## [Written instruction]
Restate, word for word, every line of the data.

## [The input]

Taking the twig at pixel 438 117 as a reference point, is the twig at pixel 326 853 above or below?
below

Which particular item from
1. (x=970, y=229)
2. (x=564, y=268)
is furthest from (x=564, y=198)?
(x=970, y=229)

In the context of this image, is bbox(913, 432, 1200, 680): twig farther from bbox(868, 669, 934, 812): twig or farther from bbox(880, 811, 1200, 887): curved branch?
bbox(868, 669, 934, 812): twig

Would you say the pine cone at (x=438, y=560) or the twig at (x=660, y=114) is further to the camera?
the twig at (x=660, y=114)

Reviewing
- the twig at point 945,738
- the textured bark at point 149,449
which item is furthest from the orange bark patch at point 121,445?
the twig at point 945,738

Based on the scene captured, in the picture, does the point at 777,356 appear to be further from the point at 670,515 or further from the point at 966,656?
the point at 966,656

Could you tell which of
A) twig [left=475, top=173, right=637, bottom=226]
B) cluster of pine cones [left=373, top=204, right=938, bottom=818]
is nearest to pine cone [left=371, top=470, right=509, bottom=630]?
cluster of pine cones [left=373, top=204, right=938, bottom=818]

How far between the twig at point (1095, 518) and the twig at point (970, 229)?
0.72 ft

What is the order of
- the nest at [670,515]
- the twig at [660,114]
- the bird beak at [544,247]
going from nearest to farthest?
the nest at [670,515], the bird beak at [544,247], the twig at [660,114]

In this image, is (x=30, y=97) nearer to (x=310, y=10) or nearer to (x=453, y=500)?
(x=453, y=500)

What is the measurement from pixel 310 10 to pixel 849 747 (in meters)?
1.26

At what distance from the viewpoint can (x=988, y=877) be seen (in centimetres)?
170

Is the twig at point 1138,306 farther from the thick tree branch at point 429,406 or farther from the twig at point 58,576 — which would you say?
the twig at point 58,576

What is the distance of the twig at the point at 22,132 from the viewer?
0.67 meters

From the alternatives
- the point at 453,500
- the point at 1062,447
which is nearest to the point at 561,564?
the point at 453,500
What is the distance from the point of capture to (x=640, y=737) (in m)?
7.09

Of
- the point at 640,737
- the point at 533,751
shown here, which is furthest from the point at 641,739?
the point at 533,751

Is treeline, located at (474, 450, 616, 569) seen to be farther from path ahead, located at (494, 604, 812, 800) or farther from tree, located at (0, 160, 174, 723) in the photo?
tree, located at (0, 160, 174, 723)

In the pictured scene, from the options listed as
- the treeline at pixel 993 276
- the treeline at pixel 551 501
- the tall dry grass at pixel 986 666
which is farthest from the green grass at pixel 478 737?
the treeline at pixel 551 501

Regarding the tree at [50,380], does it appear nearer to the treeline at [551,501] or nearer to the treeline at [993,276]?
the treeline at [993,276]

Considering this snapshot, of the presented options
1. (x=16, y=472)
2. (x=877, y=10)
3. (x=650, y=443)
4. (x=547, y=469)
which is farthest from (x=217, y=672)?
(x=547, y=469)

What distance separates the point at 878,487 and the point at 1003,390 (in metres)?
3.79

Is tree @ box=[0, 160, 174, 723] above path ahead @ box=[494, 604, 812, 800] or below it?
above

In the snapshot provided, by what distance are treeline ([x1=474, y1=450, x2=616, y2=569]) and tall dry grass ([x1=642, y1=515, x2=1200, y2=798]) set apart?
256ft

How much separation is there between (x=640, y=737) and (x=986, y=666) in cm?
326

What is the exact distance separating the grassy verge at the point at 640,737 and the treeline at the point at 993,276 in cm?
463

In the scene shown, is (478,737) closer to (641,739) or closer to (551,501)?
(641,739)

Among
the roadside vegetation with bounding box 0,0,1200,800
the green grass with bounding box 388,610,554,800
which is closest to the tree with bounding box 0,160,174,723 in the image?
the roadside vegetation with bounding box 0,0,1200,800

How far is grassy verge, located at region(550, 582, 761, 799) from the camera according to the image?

## [Task solution]
Taking the twig at pixel 438 117 as a reference point, is the twig at pixel 326 853 above or below?
below

Which particular item from
1. (x=970, y=229)
2. (x=564, y=268)
is furthest from (x=564, y=198)?
(x=970, y=229)

In the context of this image, is bbox(913, 432, 1200, 680): twig farther from bbox(868, 669, 934, 812): twig or farther from bbox(880, 811, 1200, 887): curved branch?
bbox(868, 669, 934, 812): twig

Would you say the pine cone at (x=438, y=560) or the twig at (x=660, y=114) is further to the camera?
the twig at (x=660, y=114)

Reviewing
- the twig at point 945,738
- the textured bark at point 149,449
which item is furthest from the orange bark patch at point 121,445?
the twig at point 945,738

Based on the scene captured, in the picture, does the point at 777,356 appear to be further from the point at 670,515 or further from the point at 966,656?
the point at 966,656

Could you tell which of
A) twig [left=475, top=173, right=637, bottom=226]
B) cluster of pine cones [left=373, top=204, right=938, bottom=818]
is nearest to pine cone [left=371, top=470, right=509, bottom=630]?
cluster of pine cones [left=373, top=204, right=938, bottom=818]

How far between the twig at point (1095, 518) and the twig at point (970, 229)?
0.72 ft

What is the order of
- the nest at [670,515]
- the twig at [660,114]
- the bird beak at [544,247]
going from nearest to farthest?
the nest at [670,515], the bird beak at [544,247], the twig at [660,114]

In this image, is (x=30, y=97) nearer to (x=310, y=10) or nearer to (x=453, y=500)?
(x=453, y=500)

What is the measurement from pixel 310 10 to pixel 849 747 (in meters)?
1.26

At what distance from the viewpoint can (x=988, y=877) be seen (in centimetres)?
170

Is the twig at point 1138,306 farther from the thick tree branch at point 429,406 or farther from the twig at point 58,576 — which would you say?
the twig at point 58,576

What is the distance of the twig at the point at 22,132 from the viewer?
0.67 meters

From the alternatives
- the point at 453,500
- the point at 1062,447
which is nearest to the point at 561,564?
the point at 453,500
What is the distance from the point of capture to (x=640, y=737) (in m)?
7.09

Of
- the point at 640,737
- the point at 533,751
shown here, which is furthest from the point at 641,739?
the point at 533,751

Is treeline, located at (474, 450, 616, 569) seen to be farther from path ahead, located at (494, 604, 812, 800) or farther from tree, located at (0, 160, 174, 723) in the photo?
tree, located at (0, 160, 174, 723)

In the pictured scene, from the options listed as
- the treeline at pixel 993 276
- the treeline at pixel 551 501
- the tall dry grass at pixel 986 666
which is farthest from the green grass at pixel 478 737?
the treeline at pixel 551 501

Regarding the tree at [50,380], does it appear nearer to the treeline at [551,501] or nearer to the treeline at [993,276]?
the treeline at [993,276]

Considering this snapshot, of the presented options
1. (x=16, y=472)
2. (x=877, y=10)
3. (x=650, y=443)
4. (x=547, y=469)
which is farthest from (x=217, y=672)?
(x=547, y=469)

What distance separates the point at 878,487 and the point at 1003,390 (in metres)?
3.79

Is tree @ box=[0, 160, 174, 723] above path ahead @ box=[494, 604, 812, 800] or below it?
above

In the snapshot provided, by what distance are treeline ([x1=474, y1=450, x2=616, y2=569]) and tall dry grass ([x1=642, y1=515, x2=1200, y2=798]) set apart?
256ft

How much separation is there between (x=640, y=737) and (x=986, y=666) in cm?
326

What is the exact distance separating the grassy verge at the point at 640,737 and the treeline at the point at 993,276 in cm?
463

In the scene shown, is (478,737) closer to (641,739) or closer to (551,501)?
(641,739)

Among
the roadside vegetation with bounding box 0,0,1200,800
the green grass with bounding box 388,610,554,800
which is closest to the tree with bounding box 0,160,174,723 in the image?
the roadside vegetation with bounding box 0,0,1200,800

How far is grassy verge, located at region(550, 582, 761, 799) from the camera according to the image?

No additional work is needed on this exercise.